With the end of the pandemic on the horizon, Brett Johnson is focused on bringing crowds to places where they’ve never been.
Johnson and his partner Dan Kroeber operate Fortuitous Partners, a funding platform that invests in professional sports and real estate zones in mid-sized cities. Their latest destination? Pawtucket, Rhode Island: population 72,000.
Investing in a professional sports team in a city the size of Pawtucket is, of course, uncommon. It’s happening because Johnson acquired rights to a Rhode Island United Soccer League (USL) Championship franchise in 2018, before winning a Request for Proposal from the city of Pawtucket to develop and build a home pitch on the city’s river waterfront.

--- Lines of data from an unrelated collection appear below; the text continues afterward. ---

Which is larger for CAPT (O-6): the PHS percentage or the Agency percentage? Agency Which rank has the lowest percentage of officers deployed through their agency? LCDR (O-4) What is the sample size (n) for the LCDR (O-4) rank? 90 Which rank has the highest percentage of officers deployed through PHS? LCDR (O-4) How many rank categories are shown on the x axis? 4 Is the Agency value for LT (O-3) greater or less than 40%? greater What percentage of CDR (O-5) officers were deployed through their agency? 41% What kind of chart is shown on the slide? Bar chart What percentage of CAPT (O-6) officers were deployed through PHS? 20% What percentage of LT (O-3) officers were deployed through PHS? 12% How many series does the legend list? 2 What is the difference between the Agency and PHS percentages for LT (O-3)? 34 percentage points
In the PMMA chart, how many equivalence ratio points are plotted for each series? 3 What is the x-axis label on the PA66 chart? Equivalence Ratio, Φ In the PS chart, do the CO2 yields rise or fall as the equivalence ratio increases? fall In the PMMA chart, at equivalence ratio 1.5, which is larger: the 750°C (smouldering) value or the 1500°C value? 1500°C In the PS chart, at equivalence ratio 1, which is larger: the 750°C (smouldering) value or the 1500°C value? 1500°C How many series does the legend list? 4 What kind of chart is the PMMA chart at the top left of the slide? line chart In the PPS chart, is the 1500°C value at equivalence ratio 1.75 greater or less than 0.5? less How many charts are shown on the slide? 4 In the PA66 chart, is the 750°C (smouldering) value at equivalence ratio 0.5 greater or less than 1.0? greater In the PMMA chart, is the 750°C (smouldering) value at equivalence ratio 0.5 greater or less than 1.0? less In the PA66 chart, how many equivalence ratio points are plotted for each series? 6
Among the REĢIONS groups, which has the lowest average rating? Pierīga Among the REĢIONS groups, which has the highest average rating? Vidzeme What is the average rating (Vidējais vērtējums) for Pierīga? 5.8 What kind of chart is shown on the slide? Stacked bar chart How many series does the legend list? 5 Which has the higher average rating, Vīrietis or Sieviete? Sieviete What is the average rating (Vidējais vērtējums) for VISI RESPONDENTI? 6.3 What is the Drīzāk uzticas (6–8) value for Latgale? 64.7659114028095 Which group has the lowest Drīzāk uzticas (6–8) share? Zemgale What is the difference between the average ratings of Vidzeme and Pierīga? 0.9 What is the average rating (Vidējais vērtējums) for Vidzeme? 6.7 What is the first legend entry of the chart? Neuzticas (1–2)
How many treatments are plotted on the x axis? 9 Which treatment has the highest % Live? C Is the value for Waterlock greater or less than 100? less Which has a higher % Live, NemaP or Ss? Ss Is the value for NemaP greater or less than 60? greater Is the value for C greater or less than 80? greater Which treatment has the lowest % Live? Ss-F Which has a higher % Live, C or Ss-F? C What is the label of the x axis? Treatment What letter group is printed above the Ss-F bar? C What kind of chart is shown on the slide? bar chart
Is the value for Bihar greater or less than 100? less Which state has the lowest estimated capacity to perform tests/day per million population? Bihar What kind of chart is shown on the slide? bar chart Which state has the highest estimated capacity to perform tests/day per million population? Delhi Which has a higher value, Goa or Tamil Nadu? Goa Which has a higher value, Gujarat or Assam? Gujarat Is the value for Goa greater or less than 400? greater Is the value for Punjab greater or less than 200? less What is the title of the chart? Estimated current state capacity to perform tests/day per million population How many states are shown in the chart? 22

“We have the right sport and the right league to do it,” he says. First, a soccer field is inherently more versatile than other sports arenas and pitches. It can accommodate lacrosse, rugby, and American football, as well as outdoor arts and culture events, he points out. He also notes that soccer is becoming increasingly popular across the country, especially with the World Cup coming back to the U.S. in 2026.
The 25-acre development, the Tidewater Landing, won’t just be a soccer pitch, but rather a hub for sports and recreation.
The new $400 million development right off the I-95 highway, 45 minutes south of downtown Boston, will include an outdoor stadium with capacity for over 10,000 people, an indoor field house for adult and youth sports leagues (basketball, tennis, volleyball etc), training facilities for professional teams, space for day camps, and recreational outdoor fields. Johnson envisions the stadium as home not only to the soccer franchise, but to outdoor concerts and festivals too.
The development will also include an Indoor Event Centre, opportunities for e-gaming, a hotel, new public parks, a foot bridge, and walking paths on each side of the river.
To Johnson and Kroeber, the pay-off is clear. In his presentation at CityAge’s event, Johnson outlined that the project is set to bring in over 2,000 full time equivalent jobs, $4.5 billion in net new spending, and over $3 billion in net new earnings.
Construction of the Tidewater Landing is coming at a good time too, as COVID-19 slowly loosens its grip on the United States and people are itching to get back to regular life. “There’s an appetite and a hunger for the new normal,” Johnson says.
There’s certainly potential for similar investments in the country’s other secondary markets according to Johnson, but he says creating a standardized method to doing it is tricky.
“No two snowflakes are the same, no two markets are the same,” he says.
Johnson says the feedback to the project has been “overwhelmingly positive” pretty much across the board, and on both sides of the political aisle. Though there have been very few opponents to the project, he notes that they’ve run into some “pockets of resistance” locally, adding that such responses are to be expected in any real estate project. He emphasizes that any opposition has been extremely minor.
In terms of what’s next for Johnson and Kroeber after Pawtucket, Johnson says they have offers and ideas rolling in constantly for new developments and potential partnerships. But interest in these pocket-sized developments is high.
“Our cup is so positively overflowing at the moment, truly every couple weeks we get a phone call from someone,” said Johnson, who adds the Tidewater Landing development, and other similar investments, foster community just as much as economic drive.
“Those individuals in those communities are not going to have to go to Massachusetts to watch a soccer game, or New York to watch a soccer game. They can stay and root on their own team. I think over time the pride inherent in having your own team makes a big difference.”